On 25 August at 12:15 Eerik Jõgi will defend his doctoral thesis “Development and applications of E. coli immunosensor” for obtaining the degree of Doctor of Philosophy in Chemistry.
Associate Professor Toonika Rinken, University of Tartu
Senior Researcher Roman Viter, University of Latvia (Latvia)
The quality of water is among the major global problems usually associated with drinking water. However, problems with the physical, chemical, and biological pollution of bathing water are increasing. The biological pollution is commonly assessed using microbiology methods by identifying and quantifying microbial indicator organisms.
The most common indicator species for water analysis is Escherichia coli – gram-negative, rodshaped bacteria generally found in the guts of warm-blooded animals. Most E. coli strains are harmless, but there is also a group of E. coli strains, which are human pathogens Uropathogenic E. coli (UPEC) is the main human urinary tract pathogen. The most common method for E. coli enumeration is still microbiological cultivation. This method is reliable and simple, but the analysis time is long, the sensitivity is quite poor and the cultivation requires special lab conditions. In addition, E. coli can be detected with qPCR.
A good alternative for E. coli indication and enumeration are biosensor-based systems, which can provide short analysis time, high specificity, and sensitivity. Biosensors also offer options for automation and on-site analysis required to meet modern requirements for data collection.

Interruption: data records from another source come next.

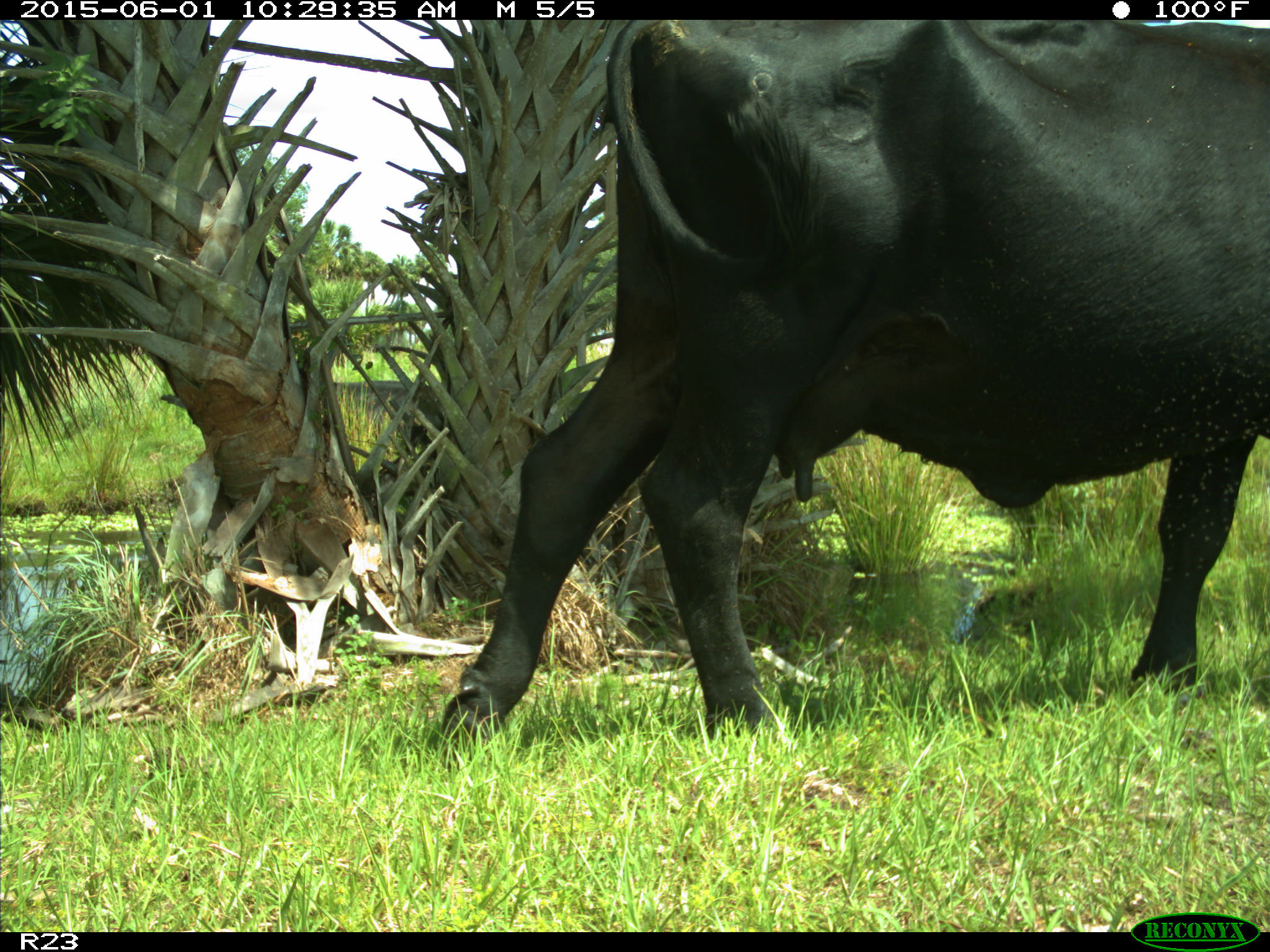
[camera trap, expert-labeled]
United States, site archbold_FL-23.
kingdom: Animalia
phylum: Chordata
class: Mammalia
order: Artiodactyla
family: Bovidae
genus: Bos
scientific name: Bos taurus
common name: domestic cow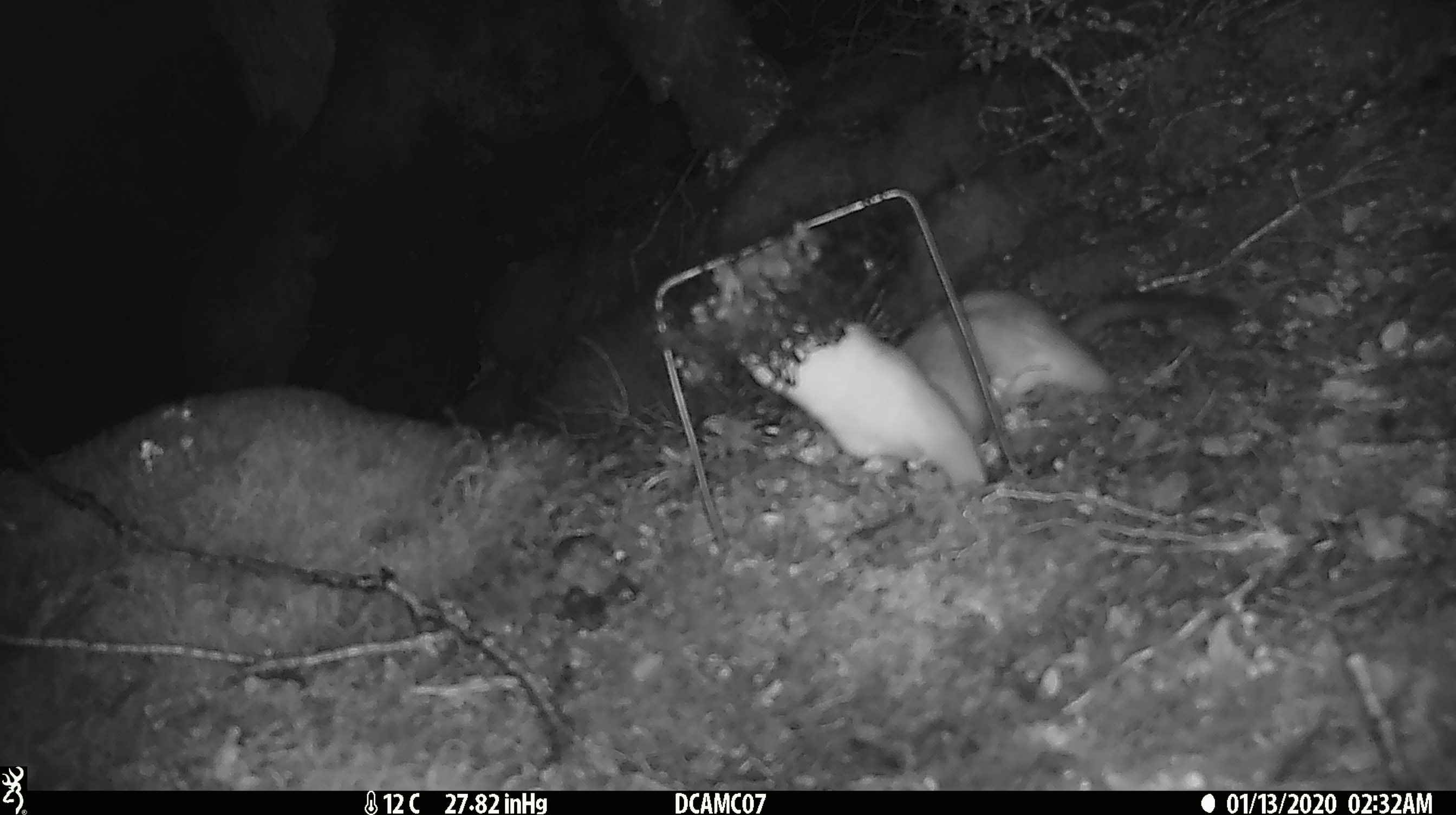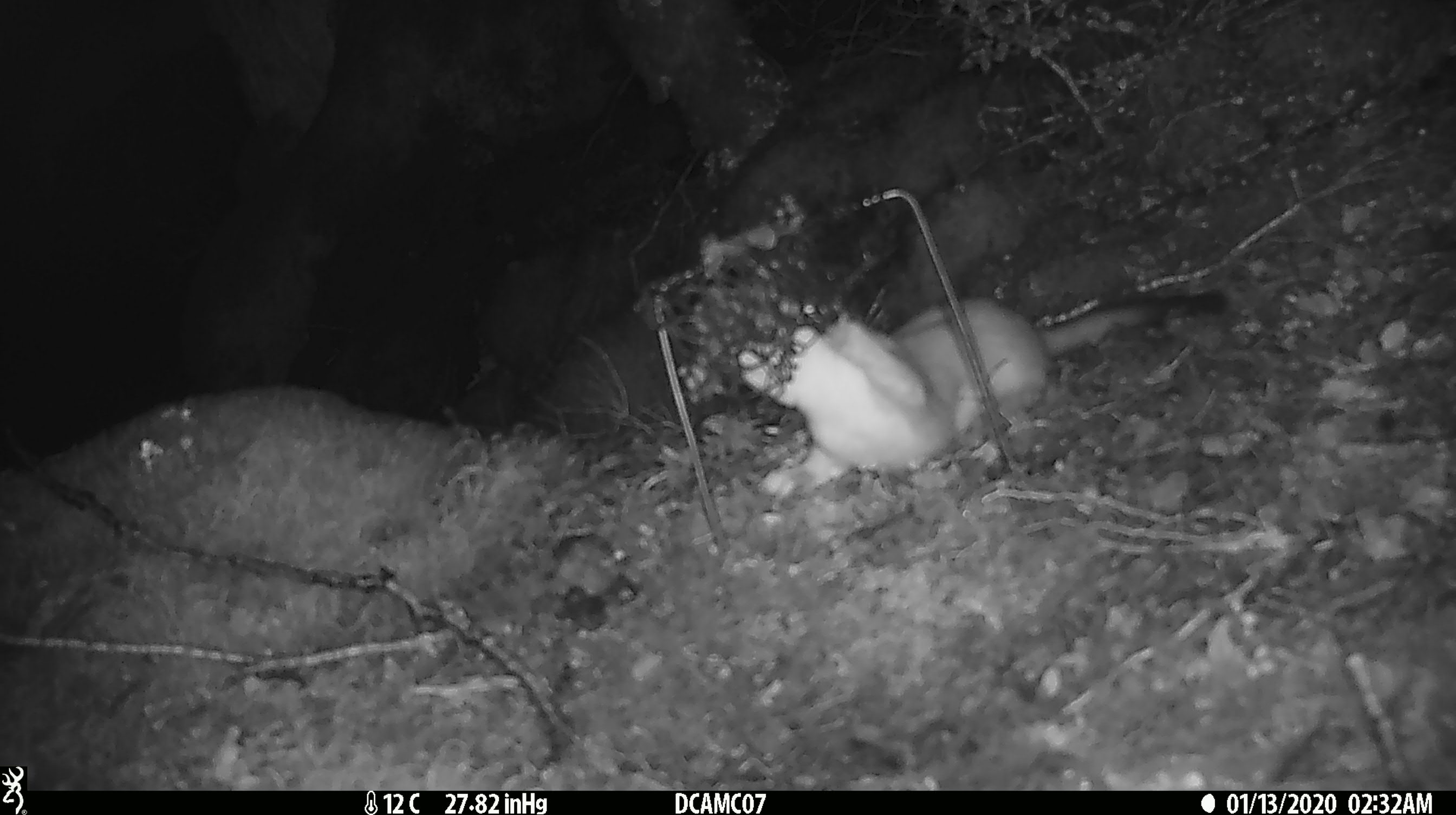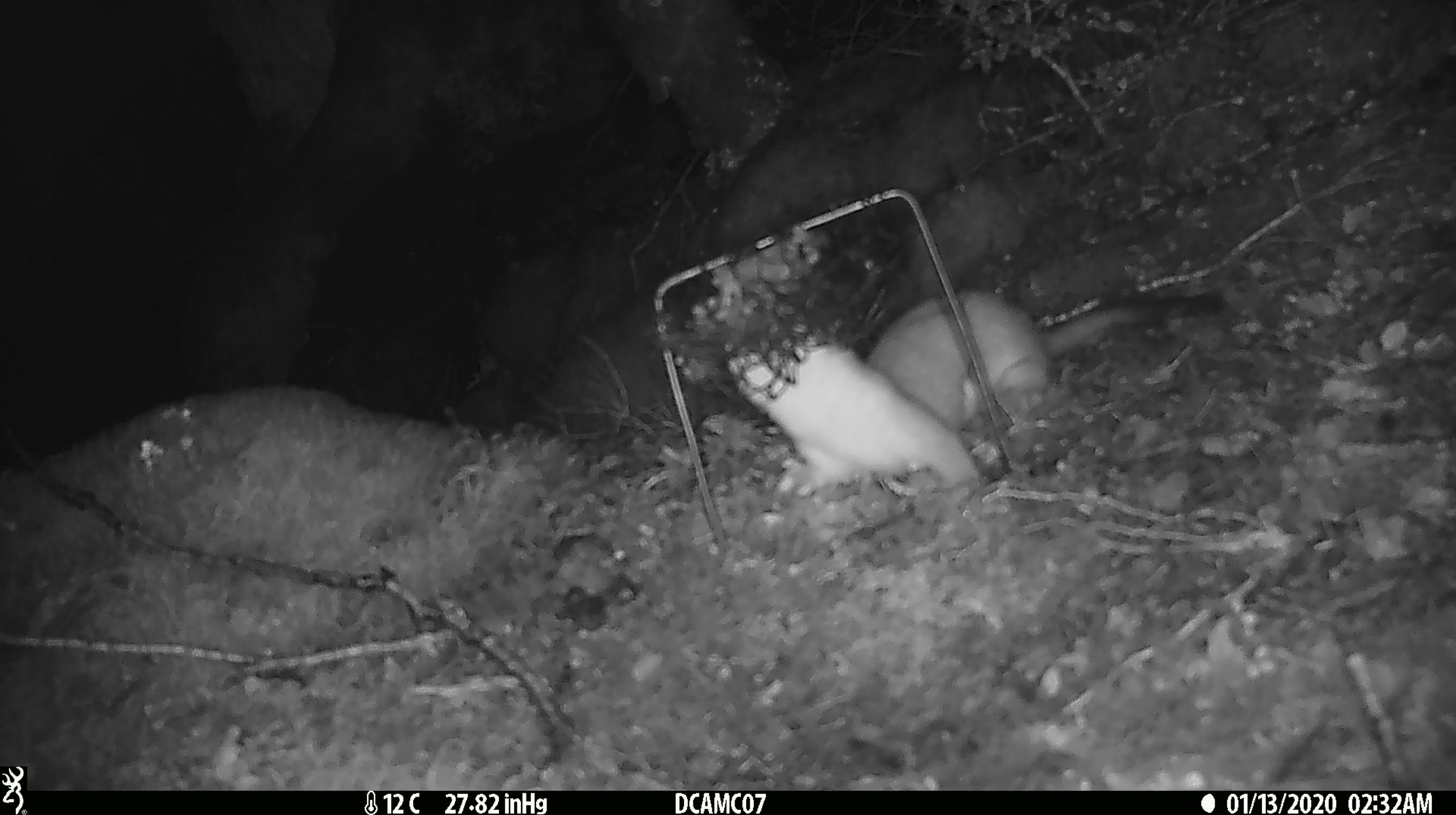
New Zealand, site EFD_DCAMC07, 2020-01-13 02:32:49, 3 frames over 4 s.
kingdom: Animalia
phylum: Chordata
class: Mammalia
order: Carnivora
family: Mustelidae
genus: Mustela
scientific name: Mustela erminea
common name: stoat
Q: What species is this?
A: Stoat (Mustela erminea).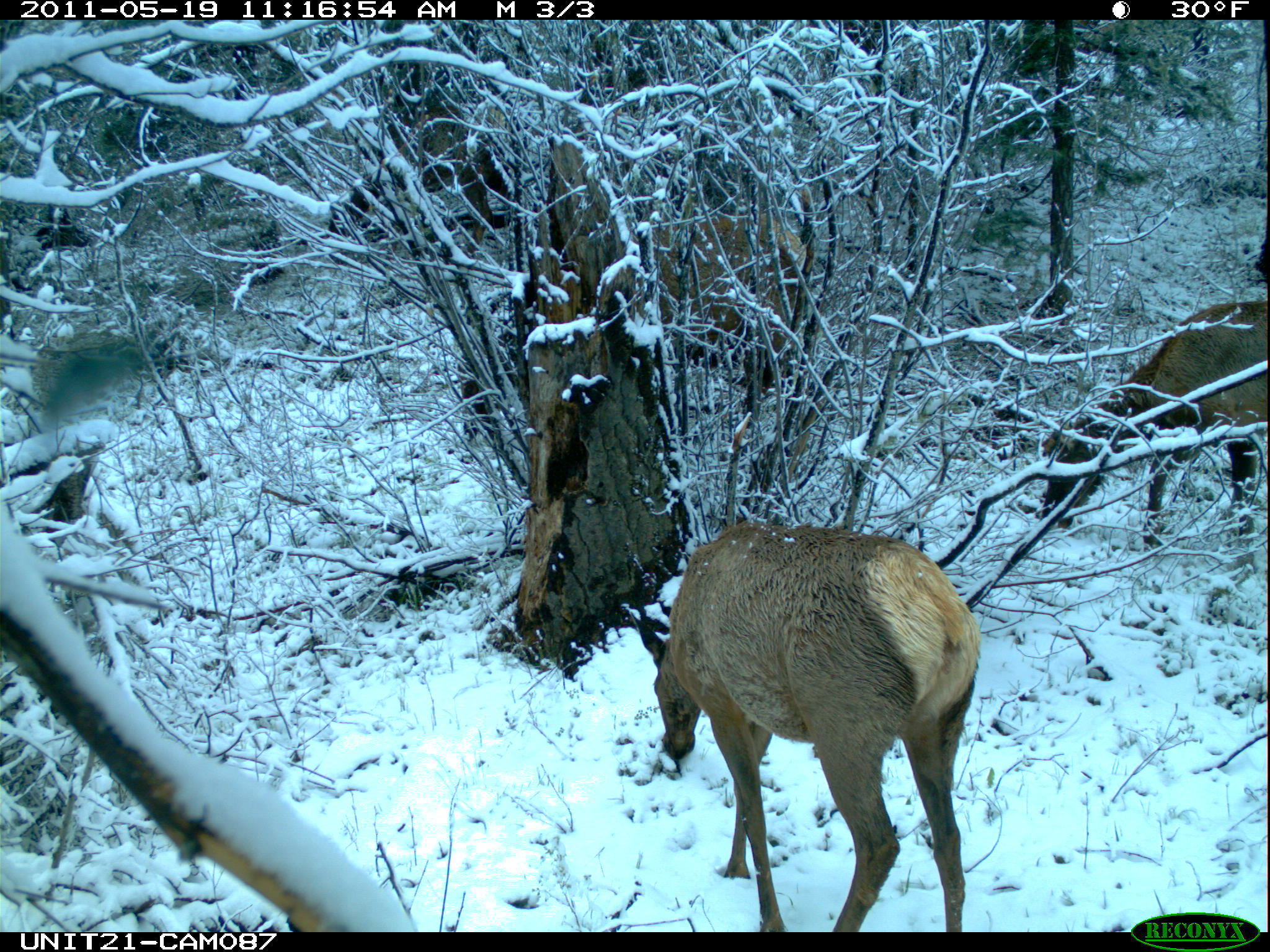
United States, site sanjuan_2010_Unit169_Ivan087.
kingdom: Animalia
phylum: Chordata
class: Mammalia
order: Artiodactyla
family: Cervidae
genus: Cervus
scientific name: Cervus elaphus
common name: red deer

The objective of this thesis was the design and production of an E. coli-specific immunosensor, its testing for potential applications in environmental monitoring and clinical laboratory analysis, and validation of the biosensor results. The proposed E. coli immunosensor integrates the use of polyclonal E. coli antibodies for bio-recognition and single-use microcolumn analysis system for the rapid detection of E. coli from bathing water and urine samples. The immunosensor the detection limit was below 10 cells/ml, and the working range was between 10…108 cells/ml.
In urine, there was no inference other bacterial species present in urine to the biosensor signal, as there is a small probability of the presence of dead and/or fragmented E. coli cells in urine. The E. coli biosensor results were in the same range as those obtained with qPCR and cultivation methods.
The analysis of the biosensor signal in bathing water samples revealed that the signal was strongly affected by dead cells, cell fragments, and different coliforms, which are abundant in natural waters. The proportion of cultivable E. coli cells in the immunosensor entire signal was only about 10%. The signal of non-cultivable E. coli cells (measured by qPCR) formed 30% of the immunosensor signal and the majority of the measured signal, 60%, was most likely generated by different forms of coliform bacteria and E. coli cell fragments.
Using renewable, single-use E. coli immunosensor is an excellent alternative to time consuming microbiological and molecular methods for analyzing complex natural samples. These immunosensors can significantly shorten the time required to determine and quantify E. coli. It could be used for automated analyses, as quick identification of E. coli allows to take timely measures to minimize potential health risks.